For lodging, Airbnb is especially cheaper if you’re in a group. A huge chunk of your travel budget goes into lodging, compared to a hotel you can share a place that’s nearer to a station and with bigger space. There are even places that are styled like a traditional Japanese home, and you can sleep on a futon. Just make sure to read the reviews beforehand to see if it fits to your needs (i.e. private room, private toilet, etc.).

Remember that you are not in a hotel so you need to be more considerate, most hosts would specify that they are in a residential area and that you need to be quiet, you also need to remove your shoes at the entrance, try to keep it clean. Respect the rules and remember that you are only sharing the house (even if you are paying) and you’ll be fine.

Sign up using this link so we both get free credits: https://www.airbnb.com/c/bcondejogno?s=41

I cannot stress this enough, plan your itinerary. Exploring on your own is very feasible, we only booked a tour once because it included a temple that is only available if you’re on tour. Also check if the places you want to visit need to be booked in advance. Take note of the train stations and the exits before going out. Some museums (like Ghibli) don’t sell tickets on the actual venue.

And although doable, I wouldn’t recommend visiting both Tokyo and Osaka on the same trip. I enjoyed the trip more when I visited one area in one trip.

Don’t worry about language too much, be more aware of their culture. It’s easy to get around with the English signs at the stations. People are also okay with you asking for directions, you can get by with keywords and pointing directions. If there’s no English menu we taking pictures of what we wanted to eat and showing it to the server is also okay. Not everyone can speak in English but there will always be someone there that can help you somehow as long as you are respectful and you show them you’re nice person.

In that regard, Learn a basic Japanese phrases. They appreciate it. To get you started:
Arigato = Thank you
Sumimasen = I’m sorry / Excuse me.
[Place] Doko desu ka = Where is [place]
Toire = Toilet

Youtube will be a big help here.

Look for unlimited ride train tickets. Osaka has unlimited subway pass that was sulit. JR Pass would also be an economical option if you will ride the Shinkansen twice. We were able to get our JR Pass though our trusted tour agency, they printed it our after fifteen minutes of payment. This reiterates planning your itinerary, you can check your train fares and routes in hyperdia to make sure you are getting value for your money.

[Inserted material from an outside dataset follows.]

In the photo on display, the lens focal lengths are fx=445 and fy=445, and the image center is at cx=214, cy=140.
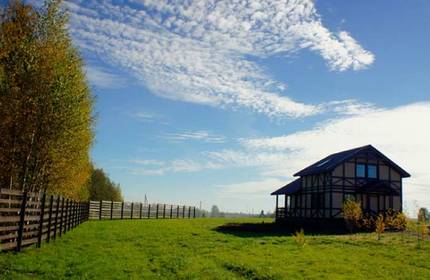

This is one of the most frustrating but one of the biggest savers: Wait for seat sales – I got my Fukuoka tickets for only 300 php for 2 persons, roundtrip. Fukuoka and Nagoya tickets sell out slower than Osaka and Tokyo tickets. Nagoya is a good starting point to get around Japan. We landed in Nagoya then went to Osaka then Tokyo in a 1 week trip (T-I-R-I-N-G trip. But sulit).

Check the weather and temperature online, it is mostly accurate and pack appropriately.

My first trip to Japan (my first trip to a country with 4 seasons) I was wearing my tropical summer clothes (my country only has rainy and sunny weather) and it was 10 degrees Celsius outside. It only hit me when we were going out the subway and the wind blew. My first thought was “They had air-conditioners outside?” Of coourrrse not. They had heater inside. Hah! So we walked for 15 minutes and I was wearing a thin cardigan over my spaghetti strapped lace mini dress. We stopped by every convenience store pretending to look around just to get some head.

And. I don’t know if it’s just us but I haven’t found a place where we buy clothes cheap in Japan. Better to pack everything you need.

Call the bank to reserve yen and after less than a week pick it up from the branch. The exchange rates of banks are usually fair and we like to avoid the hassle of finding a foreign exchange there. The biggest no no would be to exchange in the airport 😭

And for the last tip, please splurge at least once in your trip for food – You’re already in Japan so make the most of it! You must eat restaurant food at least once in your trip. Allocate part of budget to eat out at least once even if you’re on a budget. You can get a good meal for 500php in a restaurant.